O’Sullivan v. Shaw
431 Mass. 201, 726 N.E.2d 951 (2000)
- O’Sullivan was swimming in Shaw’s pool. He attempted to dive head first into the shallow end and was injured. He sued Shaw for negligence.
- The pool was not marked, but O’Sullivan testified that he knew he was diving into the shallow end and knew he could be injured if he hit his head on the bottom.
- The Trial Court granted summary judgment to Shaw and dismissed the case. O’Sullivan appealed.
- The Trial Court found that diving into the shallow end is an “open and obvious danger” which was known to O’Sullivan. Therefore Shaw did not owe O’Sullivan a duty of care.
- The Appellate Court affirmed.
- The Appellate Court found that landowners are relieved of the duty to warn of open and obvious dangers on their premises because it is not reasonably foreseeable that a visitor exercising reasonable care for their safety would suffer injury from such blatant hazards.

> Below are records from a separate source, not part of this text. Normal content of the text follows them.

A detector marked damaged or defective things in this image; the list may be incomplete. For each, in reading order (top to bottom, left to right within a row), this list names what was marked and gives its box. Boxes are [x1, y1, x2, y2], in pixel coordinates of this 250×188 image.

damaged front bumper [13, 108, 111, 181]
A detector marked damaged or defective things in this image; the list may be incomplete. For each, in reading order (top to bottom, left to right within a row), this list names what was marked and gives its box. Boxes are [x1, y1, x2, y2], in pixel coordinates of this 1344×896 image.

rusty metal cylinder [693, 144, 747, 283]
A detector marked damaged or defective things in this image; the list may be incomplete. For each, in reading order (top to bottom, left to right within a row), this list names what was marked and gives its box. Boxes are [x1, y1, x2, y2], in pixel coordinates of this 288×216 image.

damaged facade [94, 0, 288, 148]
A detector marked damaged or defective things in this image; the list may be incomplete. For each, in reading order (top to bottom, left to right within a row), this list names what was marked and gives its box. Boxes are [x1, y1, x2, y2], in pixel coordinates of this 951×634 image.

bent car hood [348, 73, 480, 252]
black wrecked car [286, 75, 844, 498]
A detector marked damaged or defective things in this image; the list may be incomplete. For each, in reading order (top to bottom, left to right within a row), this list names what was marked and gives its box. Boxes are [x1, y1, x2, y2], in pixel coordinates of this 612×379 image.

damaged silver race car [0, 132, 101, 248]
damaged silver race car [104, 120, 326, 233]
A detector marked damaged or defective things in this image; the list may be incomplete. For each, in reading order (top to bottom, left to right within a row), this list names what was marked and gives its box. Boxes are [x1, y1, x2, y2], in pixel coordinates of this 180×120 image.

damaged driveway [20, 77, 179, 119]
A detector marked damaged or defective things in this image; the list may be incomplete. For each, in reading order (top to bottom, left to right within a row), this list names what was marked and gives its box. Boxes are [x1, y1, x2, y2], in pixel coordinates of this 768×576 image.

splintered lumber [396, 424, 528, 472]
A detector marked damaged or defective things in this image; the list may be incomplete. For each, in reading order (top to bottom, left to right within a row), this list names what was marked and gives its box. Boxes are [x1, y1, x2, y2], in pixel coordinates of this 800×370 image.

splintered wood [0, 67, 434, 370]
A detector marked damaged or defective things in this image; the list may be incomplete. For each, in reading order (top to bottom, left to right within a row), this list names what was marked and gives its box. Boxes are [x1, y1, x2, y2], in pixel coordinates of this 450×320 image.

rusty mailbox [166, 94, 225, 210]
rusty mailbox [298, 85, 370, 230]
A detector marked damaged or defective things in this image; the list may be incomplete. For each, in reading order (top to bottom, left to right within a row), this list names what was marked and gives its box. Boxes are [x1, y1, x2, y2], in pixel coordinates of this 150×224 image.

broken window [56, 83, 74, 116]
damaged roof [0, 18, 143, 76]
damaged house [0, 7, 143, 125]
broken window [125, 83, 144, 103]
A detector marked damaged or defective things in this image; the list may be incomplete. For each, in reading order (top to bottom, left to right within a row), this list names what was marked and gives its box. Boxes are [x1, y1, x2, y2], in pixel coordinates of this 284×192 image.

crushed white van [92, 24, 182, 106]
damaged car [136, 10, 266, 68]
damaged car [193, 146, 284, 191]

- If the person was so dumb to hurt themselves on an obvious danger, then a warning from the landowner not to do it would probably not affect their decision.
- O’Sullivan unsuccessfully argued that the Trial Court had essentially allowed Shaw to use the defense of assumption of risk, which was abolished by the concept of comparative negligence. So instead of foreclosing all possibility of damages, the jury should instead to decide what percentage of the fault was O’Sullivan’s and what percentage was Shaw’s.
- However, the Court ruled that comparative negligence is only appropriate when the plaintiff voluntarily exposes themselves to a known danger caused by the defendant’s negligence. This case was not a matter of contributory negligence or assumed risk, it was instead a no duty rule. Since no harm was foreseeable, then there is no duty to warn.